8.2 You irrevocably appoint our company secretary or our solicitors from time to time as your duly constituted attorney to execute in your name a real property mortgage, general or specific security agreement, bill of sale, or consent to any caveat upon written notice and demand to you.
8.3 If you have previously entered into an agreement with us by which you have granted a charge, mortgage, or other security interest in respect of your property then those security interests will continue and will co-exist with the security interests created in these Credit Terms and will secure all of your indebtedness and obligations hereunder.

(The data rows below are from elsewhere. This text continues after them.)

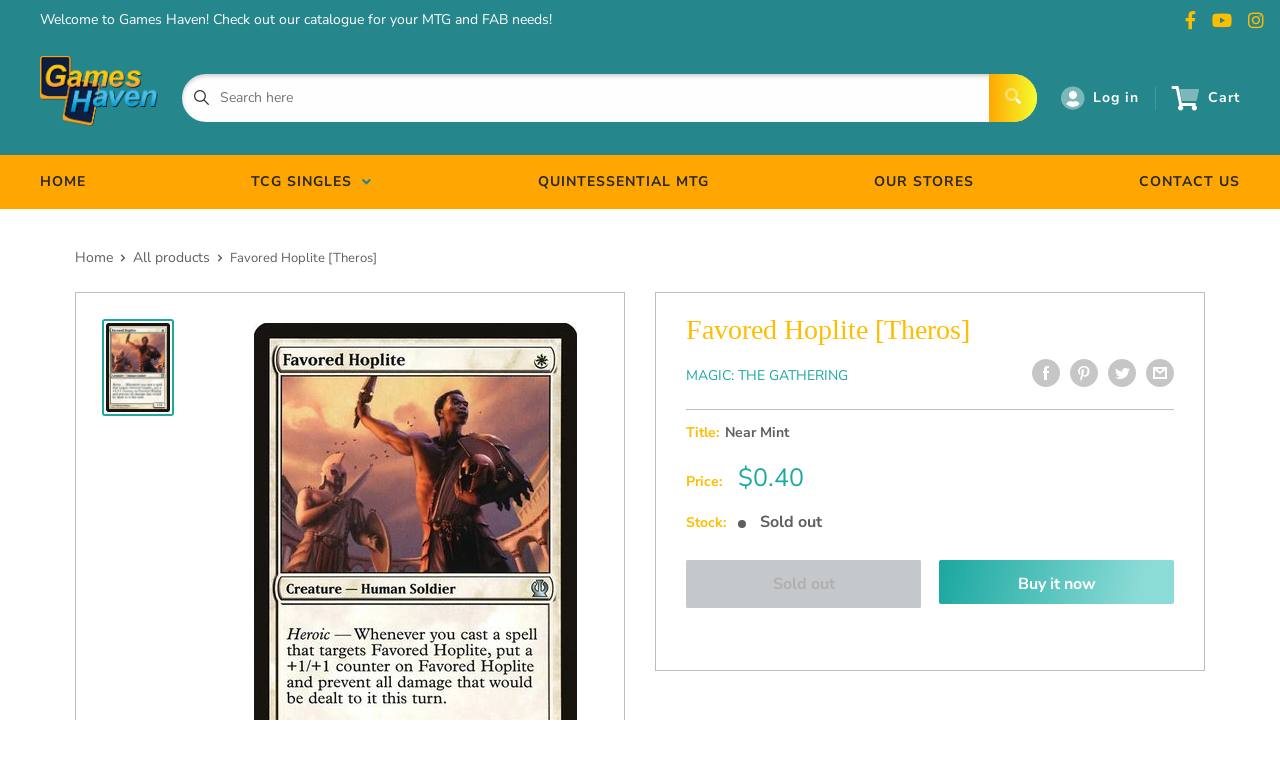

--- FILE ---
content_type: text/css
request_url: https://www.gameshaventcg.com/cdn/shop/t/3/assets/css-variables.css?v=40747040409791458131753338896
body_size: 1126
content:
/** Shopify CDN: Minification failed

Line 159:0 Unexpected "<"
Line 160:2 Comments in CSS use "/* ... */" instead of "//"
Line 162:9 Expected ":"
Line 163:10 Expected ":"
Line 164:10 Expected ":"
Line 165:18 Unexpected "="
Line 166:6 Expected identifier but found "cssVars("
Line 169:12 Expected ":"
Line 171:0 Unexpected "<"

**/
@font-face {
  font-family: "Josefin Sans";
  font-weight: 400;
  font-style: normal;
  src: url("//www.gameshaventcg.com/cdn/fonts/josefin_sans/josefinsans_n4.70f7efd699799949e6d9f99bc20843a2c86a2e0f.woff2?h1=Z2FtZXNoYXZlbnRjZy5jb20&h2=Z2FtZXMtaGF2ZW4tc2cuYWNjb3VudC5teXNob3BpZnkuY29t&hmac=77bb184bf0746983544260d6a7d3177c2b31d0e8b80dfdde4e1785d303300321") format("woff2"),
       url("//www.gameshaventcg.com/cdn/fonts/josefin_sans/josefinsans_n4.35d308a1bdf56e5556bc2ac79702c721e4e2e983.woff?h1=Z2FtZXNoYXZlbnRjZy5jb20&h2=Z2FtZXMtaGF2ZW4tc2cuYWNjb3VudC5teXNob3BpZnkuY29t&hmac=43efc90ad849c2179e0aa19dbaf182615d422e601853e0bd52d69be0509bbce4") format("woff");
}

@font-face {
  font-family: "Nunito Sans";
  font-weight: 400;
  font-style: normal;
  src: url("//www.gameshaventcg.com/cdn/fonts/nunito_sans/nunitosans_n4.0276fe080df0ca4e6a22d9cb55aed3ed5ba6b1da.woff2?h1=Z2FtZXNoYXZlbnRjZy5jb20&h2=Z2FtZXMtaGF2ZW4tc2cuYWNjb3VudC5teXNob3BpZnkuY29t&hmac=953c22ca2d9dfefc8745f8ec93c55a9cefe881474b4fcfe65833e6fde88a3c5b") format("woff2"),
       url("//www.gameshaventcg.com/cdn/fonts/nunito_sans/nunitosans_n4.b4964bee2f5e7fd9c3826447e73afe2baad607b7.woff?h1=Z2FtZXNoYXZlbnRjZy5jb20&h2=Z2FtZXMtaGF2ZW4tc2cuYWNjb3VudC5teXNob3BpZnkuY29t&hmac=3a239673ac2fc551c55424f2828705529fee330def89d6105afb00dde2e6f4df") format("woff");
}

@font-face {
  font-family: "Nunito Sans";
  font-weight: 700;
  font-style: normal;
  src: url("//www.gameshaventcg.com/cdn/fonts/nunito_sans/nunitosans_n7.25d963ed46da26098ebeab731e90d8802d989fa5.woff2?h1=Z2FtZXNoYXZlbnRjZy5jb20&h2=Z2FtZXMtaGF2ZW4tc2cuYWNjb3VudC5teXNob3BpZnkuY29t&hmac=0e8368340395d8812619a6c241590da32da35af1edf80d1d2129ba19a4f01fe9") format("woff2"),
       url("//www.gameshaventcg.com/cdn/fonts/nunito_sans/nunitosans_n7.d32e3219b3d2ec82285d3027bd673efc61a996c8.woff?h1=Z2FtZXNoYXZlbnRjZy5jb20&h2=Z2FtZXMtaGF2ZW4tc2cuYWNjb3VudC5teXNob3BpZnkuY29t&hmac=3ccbe4df02eef058f70f7b690b0d81535663d3e49c5b33c5c5f5a82a67d861fe") format("woff");
}

@font-face {
  font-family: "Nunito Sans";
  font-weight: 400;
  font-style: italic;
  src: url("//www.gameshaventcg.com/cdn/fonts/nunito_sans/nunitosans_i4.6e408730afac1484cf297c30b0e67c86d17fc586.woff2?h1=Z2FtZXNoYXZlbnRjZy5jb20&h2=Z2FtZXMtaGF2ZW4tc2cuYWNjb3VudC5teXNob3BpZnkuY29t&hmac=7abcf54f4a7d70563b2f2008d5f3e0f3da9a8d08e4ca1fd0985290af58f12530") format("woff2"),
       url("//www.gameshaventcg.com/cdn/fonts/nunito_sans/nunitosans_i4.c9b6dcbfa43622b39a5990002775a8381942ae38.woff?h1=Z2FtZXNoYXZlbnRjZy5jb20&h2=Z2FtZXMtaGF2ZW4tc2cuYWNjb3VudC5teXNob3BpZnkuY29t&hmac=021ff777140b00f11a27fe987e18337e121399b419cc1057da81994ca09e7042") format("woff");
}

@font-face {
  font-family: "Nunito Sans";
  font-weight: 700;
  font-style: italic;
  src: url("//www.gameshaventcg.com/cdn/fonts/nunito_sans/nunitosans_i7.8c1124729eec046a321e2424b2acf328c2c12139.woff2?h1=Z2FtZXNoYXZlbnRjZy5jb20&h2=Z2FtZXMtaGF2ZW4tc2cuYWNjb3VudC5teXNob3BpZnkuY29t&hmac=5e63cc5073ae66c9b9620deffe2acf7e78c003ef3dd4f607437c3f62af6c2ee7") format("woff2"),
       url("//www.gameshaventcg.com/cdn/fonts/nunito_sans/nunitosans_i7.af4cda04357273e0996d21184432bcb14651a64d.woff?h1=Z2FtZXNoYXZlbnRjZy5jb20&h2=Z2FtZXMtaGF2ZW4tc2cuYWNjb3VudC5teXNob3BpZnkuY29t&hmac=f09c7d909ae67f327938be906d06de36ec66b8653205c9b8c33612271bfd9126") format("woff");
}


/* Typography */

body
{
  font-family: "Nunito Sans";
  color:var(--text-color);
  font-size:var(--text-size);
}

p, a, button, input, select
{
  color:inherit;
  font-family: "Nunito Sans";
}

h1,h2,h3,h4,h5,h6
{
  font-family: "Josefin Sans";
  margin-bottom: 16px;
}

/* General Variables */

:root {

    /* Borders */

    --border-radius: 4px;
    --border-color: #BDBDBD;
    --header-border-color: rgba(30, 52, 93, 0.3);

    /* Text */

    --text-size: 14px;
    --text-color: #5F5F5F;
    --text-font-weight: 400;
    --default-text-font-size: 15px;
    --base-text-font-size: 16px;
    --text-font-bolder-weight: 600;

    /* Typography */

    --base-font: "Nunito Sans";
    --header-font: "Josefin Sans";

    /* Colors */
    --input-background: #fff;
    --color-gradient: linear-gradient(180deg, #f3fe30 2.77%, #ffa600 84.58%);
    --color-gradient-secondary: linear-gradient(103.4deg,#1DA9A1 2.77%,#8bdbd6 84.58%);
    --color-primary: #ffbd00;
    --color-secondary: #1DA9A1;
    --color-page-background: #ffffff;
    --brand-secondary: #ffbd00;
    --button-bg-color: #ffbd00;
    --button-text-color:  #fff;
    --button-bg-hover-color: #ffbd00;
    --button-text-hover-color: #fff;

    /* Padding */

    --page-padding-y: 24px;
    --page-padding-x: 40px;
    --mobile-container-gutter: 20px;
    --desktop-container-gutter: 40px;
    
  /* Product */--text-color-rgb                   :  41, 41, 41;
    --product-on-sale-accent           : #ee0000;
    --product-on-sale-accent-rgb       : 238, 0, 0;
    --product-on-sale-color            : #ffffff;
    --product-in-stock-color           : #00a500;
    --product-low-stock-color          : #ee0000;
    --product-sold-out-color           : #8a9297;
    --product-custom-label-1-background: #0774d7;
    --product-custom-label-1-color     : #ffffff;
    --product-custom-label-2-background: #00a500;
    --product-custom-label-2-color     : #ffffff;
    --product-review-star-color        : #ffbd00;

}

/* width */
::-webkit-scrollbar {
  width: 10px;
}

/* Track */
::-webkit-scrollbar-track {
  background: #f1f1f1; 
}
 
/* Handle */
::-webkit-scrollbar-thumb {
  background: var(--color-primary);
}

/* Handle on hover */
::-webkit-scrollbar-thumb:hover {
  background: var(--color-primary);
}





<script>
  // IE11 does not have support for CSS variables, so we have to polyfill them
  if (!(((window || {}).CSS || {}).supports && window.CSS.supports('(--a: 0)'))) {
    const script = document.createElement('script');
    script.type = 'text/javascript';
    script.src = 'https://cdn.jsdelivr.net/npm/css-vars-ponyfill@2';
    script.onload = function() {
      cssVars({});
    };

    document.getElementsByTagName('head')[0].appendChild(script);
  }
</script>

We may, at our election and upon the provision of written notice, vary the terms of such previous charges, mortgages, or other securities to reflect these Credit Terms.
8.4 You acknowledge that:
(a) you have read and understood clause 8; and
(b) clause 8 is necessary to protect our legitimate interests including having regard to:
(i) the risk that retention of title and personal guarantees (if applicable in the Credit Application) may not in substance, provide adequate protection to us;
(ii) the terms of any credit we may approve under subclause 1.1 are given on the basis that this clause 8 would apply, and if that were not the case, we would not have given the same credit terms; and
(iii) the risk of your insolvency given the nature of the industry in which you and we operate.
9.1 If you are the trustee of a trust (whether disclosed to us or not), you warrant to us that:
(a) you enter into these Credit Terms in both your capacity as trustee and in your personal capacity;
(b) you have the right to be reasonably indemnified out of trust assets;
(c) you have the power under the trust deed to enter into these Credit Terms; and
(d) you will not retire as trustee of the trust nor appoint any new or additional trustee without first notifying us in writing and having the new or additional trustee sign an agreement on terms substantially the same as these Credit Terms.
9.2 You must give us a true and complete copy of the trust deed upon request.
A waiver of any provision of these Credit Terms will only be effective if made by the affected Party in writing.
11.1 You warrant that if you have entered into these Credit Terms in reliance upon any oral understanding or representation that you have written such matters on the Credit Application and brought them to our attention in accordance with subclause 1.3.
11.2 Otherwise, these Credit Terms (together with all terms incorporated in the Credit Application):
(a) constitutes the entire agreement and understanding between the Parties in relation to its subject matter;
(b) excludes all implied terms; and
(c) supersedes all previous negotiations, understandings, representations, and warranties.
11.3 Notwithstanding subclauses 11.1 and 11.2, where you have previously entered into a credit agreement with us (Original Agreement), these Credit Terms will constitute a variation of the Original Agreement whereby the terms the Original Agreement are deleted and replaced with these Credit Terms, unless the terms of the Original Agreement are otherwise expressly or implicitly preserved by these Credit Terms, in which case they will co-exist with these Credit Terms and, to the extent of any inconsistency, these Credit Terms will prevail.